Attorney General Lori Swanson of Minnesota (“AG”) issued a press release reporting that Accretive Health, Inc. (“Accretive”), the defendant in an action filed by the AG in U.S. District Court alleging violations of HIPAA, HITECH, the Minnesota Health Records Act, and the Minnesota consumer protection laws, signed a Settlement Agreement, Release and Order on July 30, 2012 (“Settlement Agreement”). The Settlement Agreement recites:

[R]ecognizing that unique circumstances exist in Minnesota in light of the Attorney General’s Agreement with Minnesota charitable hospitals … Accretive Health … has decided to wind down its remaining work for Minnesota Clients …


(other than its continuation of prior technology licensing agreements). The Settlement Agreement also requires Accretive  to pay the AG nearly $2.5 million within 15 days of the Settlement Agreement’s effective date. The funds may be distributed to patients at the discretion of the AG, used for settlement administration, and/or remitted to the State Treasury.


Previous posts to this blog have reported on the AG’s action against Accretive, and on the need for entities or individuals sharing Protected Health Information (‘PHI”) to identify the roles, rights, and obligations of the parties. Michael Kline’s recent blog reported on a breach involving more than 500 individuals included on the list maintained by the U.S. Department of Health and Human Services (the “HHS List”), highlighting the summary provided by the Office of Civil Rights (“OCR”). Michael noted that the OCR summary implies that OCR expects a covered entity (“CE”) contracting with a business associate (“BA”) to verify that the BA is “not an independent” CE.  


Identifying the roles of the parties and the context in which PHI is disclosed is critical because different information-sharing standards apply depending on these roles and circumstances. For example, a business associate agreement (“BAA”) is not required for disclosures made within a CE for treatment, payment, or health care operations, nor is a BAA required for PHI to be disclosed from one CE to another CE where the recipient CE is a health care provider and the PHI is being disclosed for treatment purposes.


However, if the recipient CE is a health care provider, but is receiving the PHI as a BA (generally defined as a person or entity that performs functions or activities on behalf of another person that is a CE, which involves the use or disclosure of PHI), a BAA is required and it must, among other things, “establish the permitted and required uses and disclosures” of the PHI (though failure to execute a BAA will not absolve the BA of its responsibilities and liabilities under HIPAA and HITECH). In addition, while most uses and disclosures of PHI must be limited to the “minimum necessary,” current regulations do not restrict disclosures to or requests by a CE that is a health care provider to the “minimum necessary” when the disclosure or request is for treatment of a patient. A CE can use or disclose PHI for “payment” activities, but must comply with the “minimum necessary” standard.  If the “payment” activity involves disclosure to a consumer reporting agency, the CE may only disclose specified information (name/address, date of birth, social security number, payment history, account number, and the name and address of the CE). 

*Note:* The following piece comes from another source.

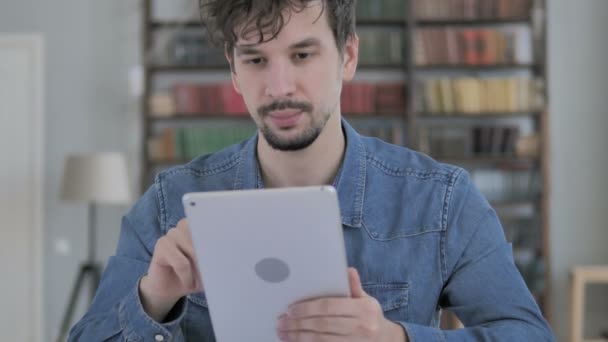 Chat Vidéo Ligne Sur Tablette Par Casual Young Man — Video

The Accretive case was triggered by an alleged PHI breach (the all-too-frequent loss of a laptop containing sensitive information about 23,500 patients treated at two hospitals that had contracted with Accretive), but the AG’s allegations were most scathing where they painted a picture of insidious and inappropriate sharing and use of PHI between hospitals and Accretive.  The AG alleged that Accretive’s “Quality and Total Cost of Care” services used “data mining,” “consumer behavior modeling,” and “propensity to pay” algorithms.  Accretive allegedly “amasse[d] and ha[d] access to a high volume of sensitive and personal information,” which it used, among other things, to create “per patient risk score” calculations, yet the hospitals’ patient authorization forms allegedly failed to disclose the scope or breadth of the PHI that the hospitals would share with Accretive.


In addition to this questionable and seemingly surreptitious “behind the scenes” PHI-sharing, Accretive staff allegedly interfaced directly with patients seeking treatment at the hospitals, often appearing to be members of the hospital’s staff.  Jessica Silver-Greenberg, reporting on the Settlement Agreement in the New York Times, describes allegations of aggressive collection tactics taken by Accretive that involved requesting payment from patients seeking emergency care. 

Whether a clear delineation of the role of Accretive as a BA and/or restriction of PHI disclosed to Accretive to the “minimum necessary” would have prevented the AG’s action is unclear. However, the Accretive case provides a good example of how the blurring of the CE and BA roles can backfire on parties that fail to sufficiently analyze and define such roles, not only at the outset of a relationship but throughout its duration and evolution.